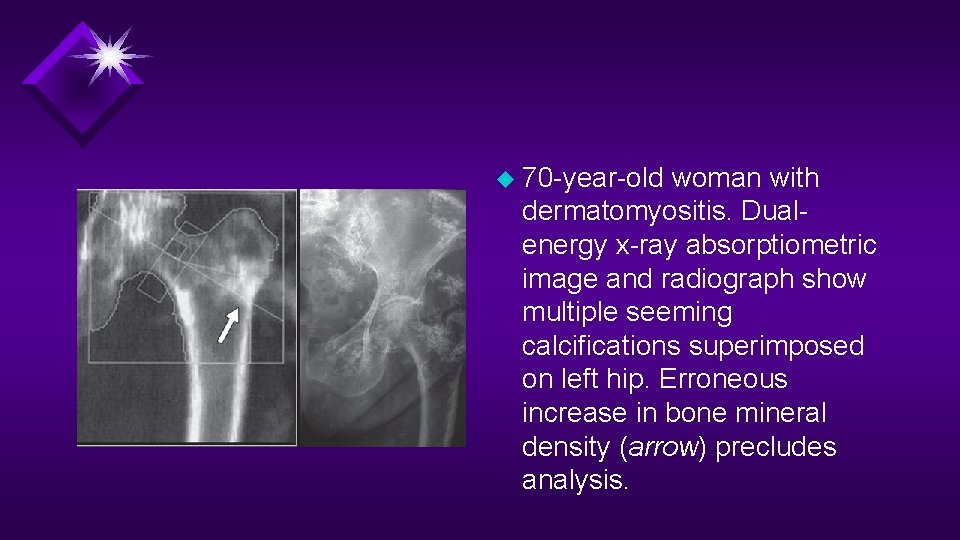 70-year-old woman with dermatomyositis. Dual-energy x-ray absorptiometric image and radiograph show multiple seeming calcifications superimposed on left hip. Erroneous increase in bone mineral density (arrow) precludes analysis.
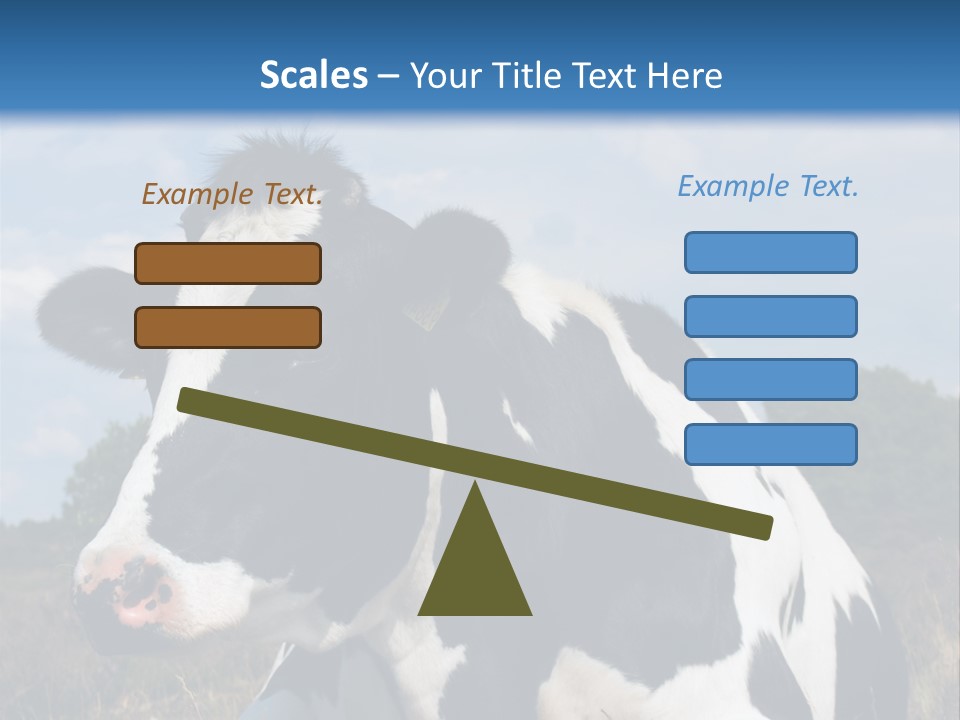 Scales – Your Title Text Here

Example Text.

Example Text.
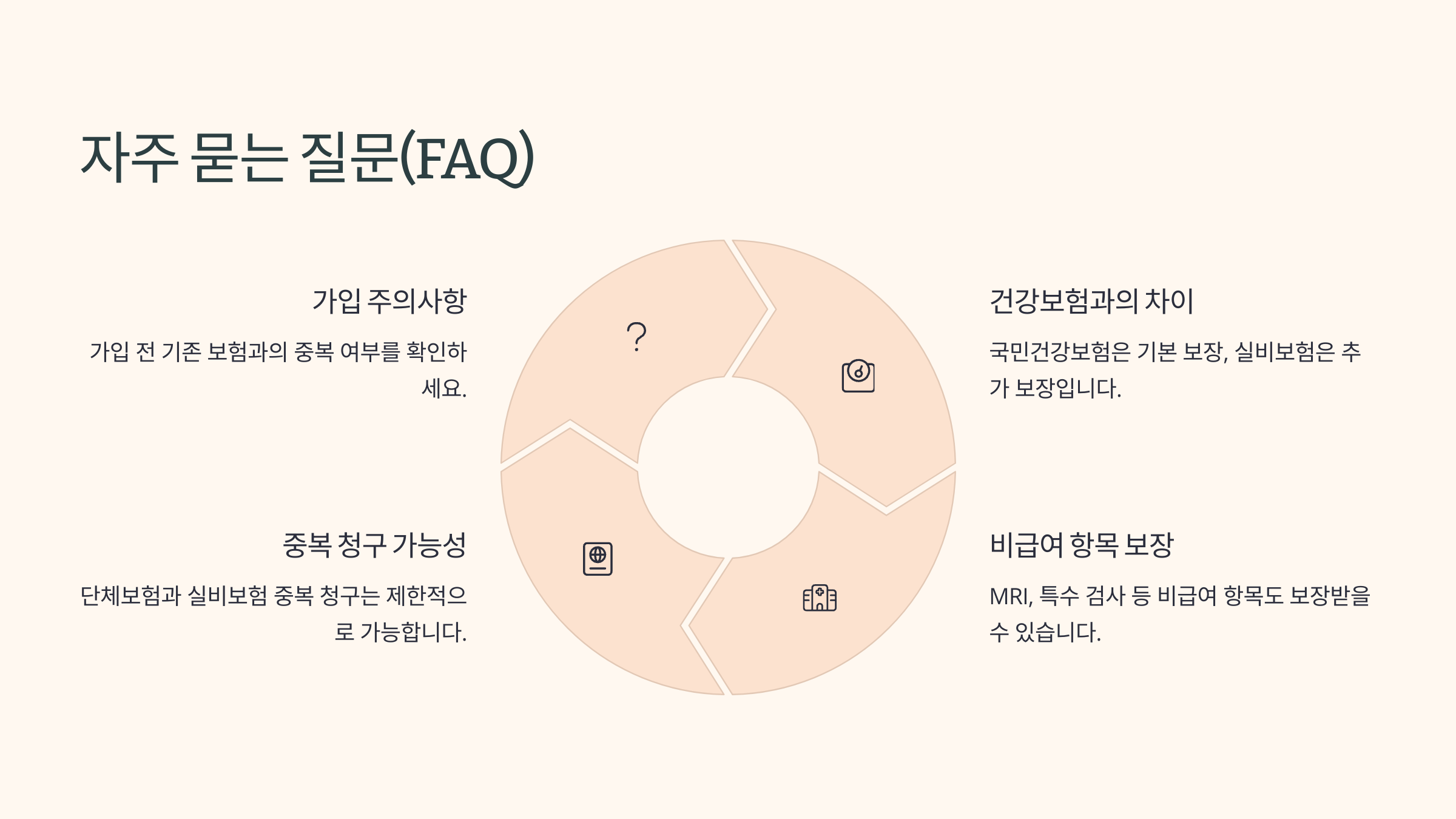 자주 묻는 질문(FAQ)

가입 주의사항

가입 전 기존 보험과의 중복 여부를 확인하세요.

?

건강보험과의 차이

국민건강보험은 기본 보장, 실비보험은 추가 보장입니다.

중복 청구 가능성

단체보험과 실비보험 중복 청구는 제한적으로 가능합니다.

비급여 항목 보장

MRI, 특수 검사 등 비급여 항목도 보장받을 수 있습니다.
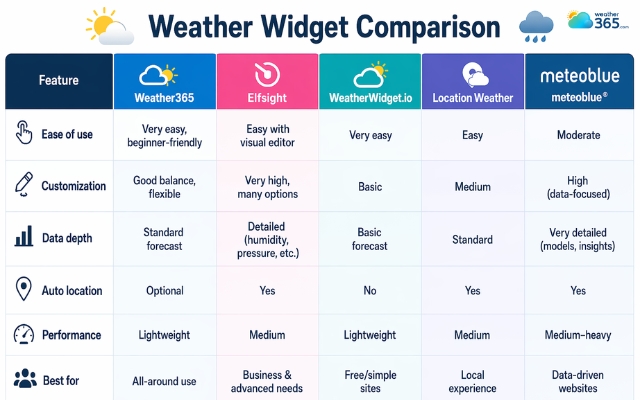 Weather Widget Comparison

weather 365.com

| Feature | Weather365 | Elfsight | WeatherWidget.io | Location Weather | meteoblue meteoblue® |
|---|---|---|---|---|---|
| Ease of use | Very easy, beginner-friendly | Easy with visual editor | Very easy | Easy | Moderate |
| Customization | Good balance, flexible | Very high, many options | Basic | Medium | High (data-focused) |
| Data depth | Standard forecast | Detailed (humidity, pressure, etc.) | Basic forecast | Standard | Very detailed (models, insights) |
| Auto location | Optional | Yes | No | Yes | Yes |
| Performance | Lightweight | Medium | Lightweight | Medium | Medium-heavy |
| Best for | All-around use | Business & advanced needs | Free/simple sites | Local experience | Data-driven websites |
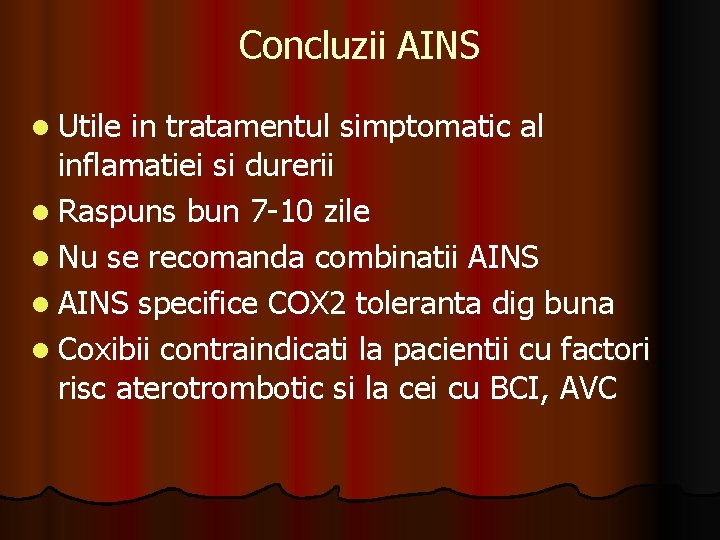 Concluzii AINS

- Utile in tratamentul simptomatic al inflamatiei si durerii
- Raspuns bun 7-10 zile
- Nu se recomanda combinatii AINS
- AINS specifice COX2 toleranta dig buna
- Coxibii contraindicati la pacientii cu factori risc aterotrombotic si la cei cu BCI, AVC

_Task to carry out_. Return the records above verbatim, leaving out images.

_Task solution_.
 70-year-old woman with dermatomyositis. Dual-energy x-ray absorptiometric image and radiograph show multiple seeming calcifications superimposed on left hip. Erroneous increase in bone mineral density (arrow) precludes analysis.
 Scales – Your Title Text Here

Example Text.

Example Text.
 자주 묻는 질문(FAQ)

가입 주의사항

가입 전 기존 보험과의 중복 여부를 확인하세요.

?

건강보험과의 차이

국민건강보험은 기본 보장, 실비보험은 추가 보장입니다.

중복 청구 가능성

단체보험과 실비보험 중복 청구는 제한적으로 가능합니다.

비급여 항목 보장

MRI, 특수 검사 등 비급여 항목도 보장받을 수 있습니다.
 Weather Widget Comparison

weather 365.com

| Feature | Weather365 | Elfsight | WeatherWidget.io | Location Weather | meteoblue meteoblue® |
|---|---|---|---|---|---|
| Ease of use | Very easy, beginner-friendly | Easy with visual editor | Very easy | Easy | Moderate |
| Customization | Good balance, flexible | Very high, many options | Basic | Medium | High (data-focused) |
| Data depth | Standard forecast | Detailed (humidity, pressure, etc.) | Basic forecast | Standard | Very detailed (models, insights) |
| Auto location | Optional | Yes | No | Yes | Yes |
| Performance | Lightweight | Medium | Lightweight | Medium | Medium-heavy |
| Best for | All-around use | Business & advanced needs | Free/simple sites | Local experience | Data-driven websites |
 Concluzii AINS

- Utile in tratamentul simptomatic al inflamatiei si durerii
- Raspuns bun 7-10 zile
- Nu se recomanda combinatii AINS
- AINS specifice COX2 toleranta dig buna
- Coxibii contraindicati la pacientii cu factori risc aterotrombotic si la cei cu BCI, AVC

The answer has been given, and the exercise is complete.